Dans les années 1980, la Campagne pour la paix et la démocratie/Est et Ouest, basée aux États-Unis, était profondément impliquée dans la lutte pour la « détente par le bas ». CPD/EW a collaboré avec le réseau européen de désarmement nucléaire pour construire une solidarité et un soutien mutuel entre, d’une part, les groupes pacifistes et les syndicalistes progressistes d’Occident et, d’autre part, les mouvements démocratiques d’Europe de l’Est et d’Union soviétique. En tant que codirecteur du CPD/EW, j'ai voyagé fréquemment dans les pays du bloc de l'Est, en Europe occidentale et en Amérique latine pour promouvoir la solidarité populaire au-delà des frontières de la guerre froide. Aujourd’hui, plus de deux décennies plus tard, j’aimerais revenir sur notre expérience et explorer de manière critique le rôle des militants, de l’Est et de l’Ouest, dans les années qui ont précédé 1989.
J'essaierai de répondre à la question de savoir pourquoi les résultats des bouleversements de 1989, malgré leur avantage incontestable de reléguer les anciens régimes communistes aux poubelles de l'histoire, ont été décevants à bien des égards, et pourquoi ils n'ont pas réussi à réaliser les espoirs de millions de personnes d'un rétablissement de la paix. une nouvelle ère de paix, de justice sociale, d’amélioration économique et de démocratie significative. J'aborderai également certaines implications des révolutions de 1989 pour les mouvements historiques de ces dernières années, depuis les manifestations de masse iraniennes de 2009 jusqu'au Printemps arabe, en passant par les protestations populaires en Grèce, en Espagne, au Portugal et dans le reste de l'Europe - et dans notre pays. propre mouvement Occupy.
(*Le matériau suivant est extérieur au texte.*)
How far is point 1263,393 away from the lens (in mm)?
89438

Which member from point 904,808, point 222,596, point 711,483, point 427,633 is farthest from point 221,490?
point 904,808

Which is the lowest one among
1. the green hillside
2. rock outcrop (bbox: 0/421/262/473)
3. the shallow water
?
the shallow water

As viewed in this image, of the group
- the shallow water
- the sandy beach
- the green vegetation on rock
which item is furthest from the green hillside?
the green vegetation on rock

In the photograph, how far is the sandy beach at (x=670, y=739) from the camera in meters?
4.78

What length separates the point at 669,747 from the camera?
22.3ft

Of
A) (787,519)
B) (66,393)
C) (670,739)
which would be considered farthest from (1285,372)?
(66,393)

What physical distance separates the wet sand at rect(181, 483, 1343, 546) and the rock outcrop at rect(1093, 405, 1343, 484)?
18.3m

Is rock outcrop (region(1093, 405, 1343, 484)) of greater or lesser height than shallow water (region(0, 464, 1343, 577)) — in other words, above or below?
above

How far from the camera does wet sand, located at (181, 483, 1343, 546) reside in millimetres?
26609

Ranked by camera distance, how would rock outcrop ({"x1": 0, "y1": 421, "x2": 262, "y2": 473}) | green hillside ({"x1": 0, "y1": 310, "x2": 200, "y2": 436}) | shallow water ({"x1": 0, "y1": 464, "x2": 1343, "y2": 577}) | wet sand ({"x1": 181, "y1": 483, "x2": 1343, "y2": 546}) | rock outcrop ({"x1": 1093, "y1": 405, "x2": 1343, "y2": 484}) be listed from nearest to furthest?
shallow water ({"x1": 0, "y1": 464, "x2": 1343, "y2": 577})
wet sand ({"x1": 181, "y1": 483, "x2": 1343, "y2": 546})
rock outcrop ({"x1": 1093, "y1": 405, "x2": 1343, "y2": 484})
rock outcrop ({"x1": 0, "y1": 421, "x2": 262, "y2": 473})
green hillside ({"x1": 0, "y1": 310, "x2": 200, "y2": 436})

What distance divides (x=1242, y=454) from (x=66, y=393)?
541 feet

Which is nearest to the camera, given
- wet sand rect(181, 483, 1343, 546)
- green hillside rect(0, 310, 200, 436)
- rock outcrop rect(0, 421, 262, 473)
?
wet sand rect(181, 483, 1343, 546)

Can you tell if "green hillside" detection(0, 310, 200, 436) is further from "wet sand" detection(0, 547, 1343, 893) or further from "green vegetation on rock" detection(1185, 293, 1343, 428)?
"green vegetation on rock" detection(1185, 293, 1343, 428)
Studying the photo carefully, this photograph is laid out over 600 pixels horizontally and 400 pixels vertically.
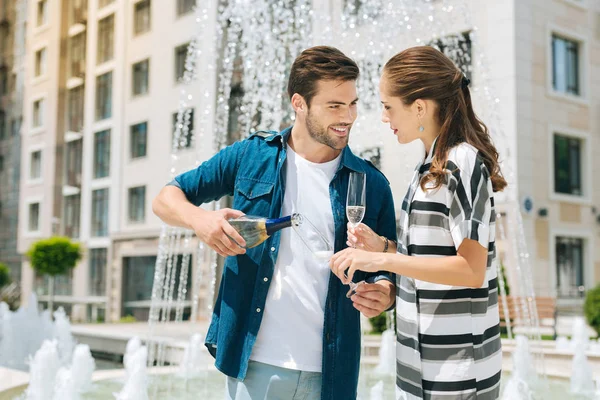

Dans les années 1980, ici aux États-Unis, le CPD/EW a réussi à enrôler les dirigeants de nombreux groupes pacifistes, notamment la War Resisters League, la Fellowship of Reconciliation, l'American Friends Service Committee et Sojourners, pour défendre les dirigeants syndicaux polonais de Solidarnosc, membres de la Charte 77. en Tchécoslovaquie et des militants pacifistes indépendants dans tout le bloc soviétique. Cette défense des militants du bloc de l’Est a transcendé les binaires paralysants de la pensée de la guerre froide qui pourraient être résumées dans le malheureux slogan « L’ennemi de mon ennemi est mon ami ». Un exemple d'un tel travail de CPD/EW était une étude de 1983. publicité intitulée « Des militants américains pour la paix et le travail soutiennent les dirigeants solidaires polonais en procès » signée par 78 personnes, dont Ed Asner, Barbara Ehrenreich, Noam Chomsky, Daniel Ellsberg, Allen Ginsberg, Maggie Kuhn, Manning Marable, David McReynolds, Robert Meeropol, Holly Near , IF Stone et Cornel West.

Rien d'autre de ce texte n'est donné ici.